I - INTRODUÇÃO
1.1 - É pelo amor que o homem se une a Deus.
Estava certa pessoa arrebatada em grandíssimo desejo da glória divina e da salvação dos homens...Exercitara-se durante algum tempo na prática da virtude, vivendo habitualmente na cela do autoconhecimento para melhor conhecer a Deus presente em si mesma. Quem ama procura seguir a Verdade e revestir-se dela. Não existe, porém, melhor modo de saborear a Verdade e de ser por ela iluminado, que a oração humilde e contínua, baseada no conhecimento de si e de Deus. Tal oração une o homem a Deus nas pegadas de Cristo crucificado; identifica-o com ele no desejo, na afeição, na união amorosa. Jesus parece afirmar tudo isso quando diz: "Quem ama guarda as minhas palavras e eu me manifestarei a ele; será uma só coisa comigo e eu com ele (Jo 14,21; 17,21).

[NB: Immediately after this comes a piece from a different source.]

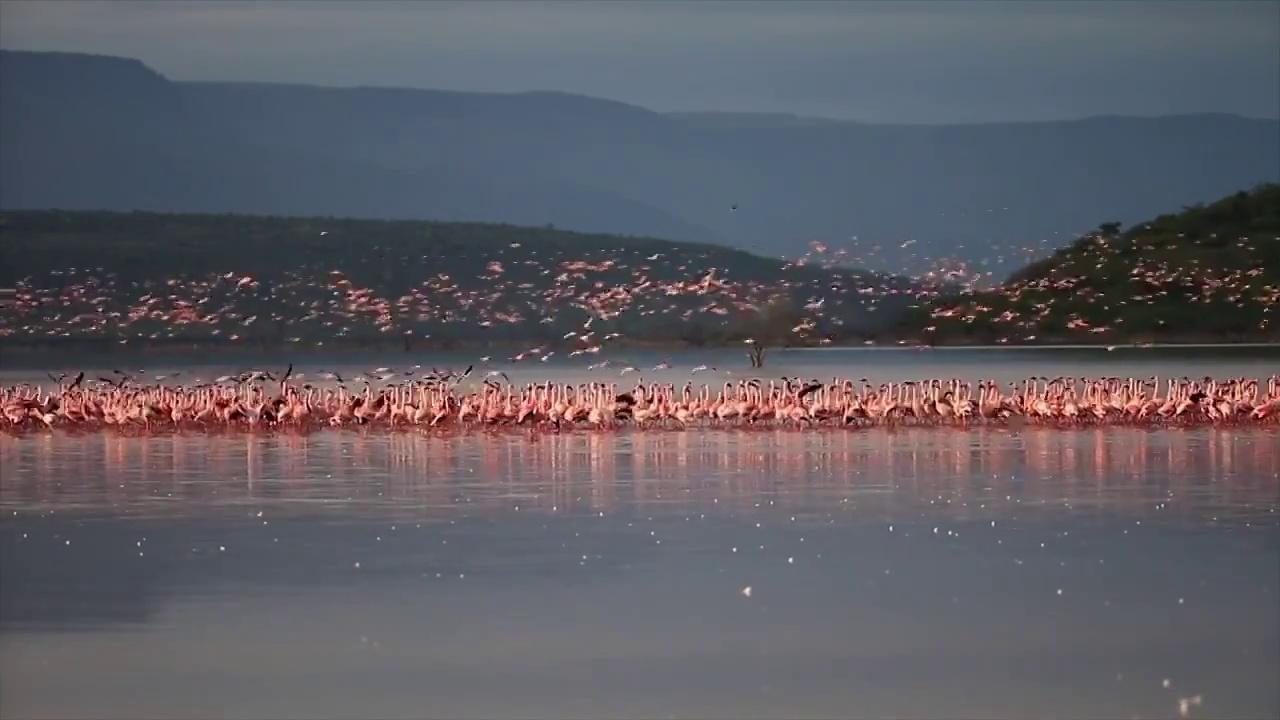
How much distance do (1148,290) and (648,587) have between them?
67459 millimetres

Em outras passagens bíblicas, ainda, encontramos expressões semelhantes, que revelam ser verdade o seguinte: pelo amor, o homem torna-se um outro Cristo!
Para explicar-me melhor, recordo de ter ouvido de uma serva de Deus que, estando em oração, o Senhor não lhe ocultou seu amor pelos seus servidores, mas lho revelou dizendo entre outras coisas: "Usa a tua fé e fixa o pensamento em mim; verás a dignidade e a beleza do homem! Mas além da beleza que lhe provém da criação, presta atenção nestes que estão revestidos com a roupa nupcial da caridade, adornados com tantas e tão belas virtudes. Eles se acham unidos a mim pelo amor. Se me perguntares quem são - assim continuava o doce e amoroso Verbo - direi que são outro eu. Eles destruíram a vontade própria, revestiram-se da minha vontade, uniram-se a ela, a ela se conformaram". Realmente, é pelo amor que o homem se une a Deus.
1.2 - As quatro petições
Desejando conhecer e seguir mais virilmente a Verdade, aquela serva elevou a Deus o seu anseio: primeiramente por si mesma, convencida de que ninguém pode ser de fato, útil aos demais através do ensino, do exemplo e da oração, se não cuidar de si pela aquisição das virtudes. Ela fez quatro petições ao Pai eterno: a primeira por si mesma; a segunda, pela reforma da santa Igreja; a terceira, de caráter geral, pelo mundo todo, sobretudo em favor da pacificação dos cristãos rebeldes que tanto pecam e prejudicam a santa Igreja; na quarta, rogava à Providência divina que cuidasse de todos, sobretudo de um caso particular.
1.3 - Catarina se oferece como vítima
O ardor era grande, contínuo. E aumentou ainda mais quando a Verdade Primeira lhe revelou as necessidades do mundo, mostrando-lhe a sua confusão e pecados. Também uma carta do diretor espiritual ¹ falava de sofrimentos e dor intoleráveis, por causa das ofensas cometidas contra Deus, da condenação eterna de muitos e da perseguição contra a santa Igreja. Tudo isso lhe acendia a chama do desejo santo, num misto de tristeza pelos pecados e de alegria pela esperança de que Deus haveria de dar solução a tantos males.
Como considerasse a eucaristia como o meio mais apto para a união do homem com Deus e maior conhecimento da Verdade - pois na comunhão o homem se acha em Deus e Deus no homem, como peixe no mar e o mar no peixe - aquela serva ansiava pela aurora a fim de ir à missa. Era um sábado, o dia de Maria. Amanheceu. Na hora da missa, sentiu um desejo imenso. Com profundo conhecimento de si, envergonhava-se da própria imperfeição. Parecia-lhe ser a causa de todos os males do mundo. Por essa razão odiava-se com santa justiça, desprezava-se. Esse conhecimento, ódio, justiça, purificaram-na dos pecados que julgava ter, e que de fato lhe estavam na alma.
Dizia: "Ó eterno Pai, dirijo-me a ti para que castigues meus defeitos neste mundo. E porque, pelas minhas faltas, sou a responsável dos sofrimentos que meu próximo padece, rogo-te que bondosamente te desagraves em mim.
¹ O diretor de que fala o texto é o beato Raimundo de Cápua, religioso dominicano.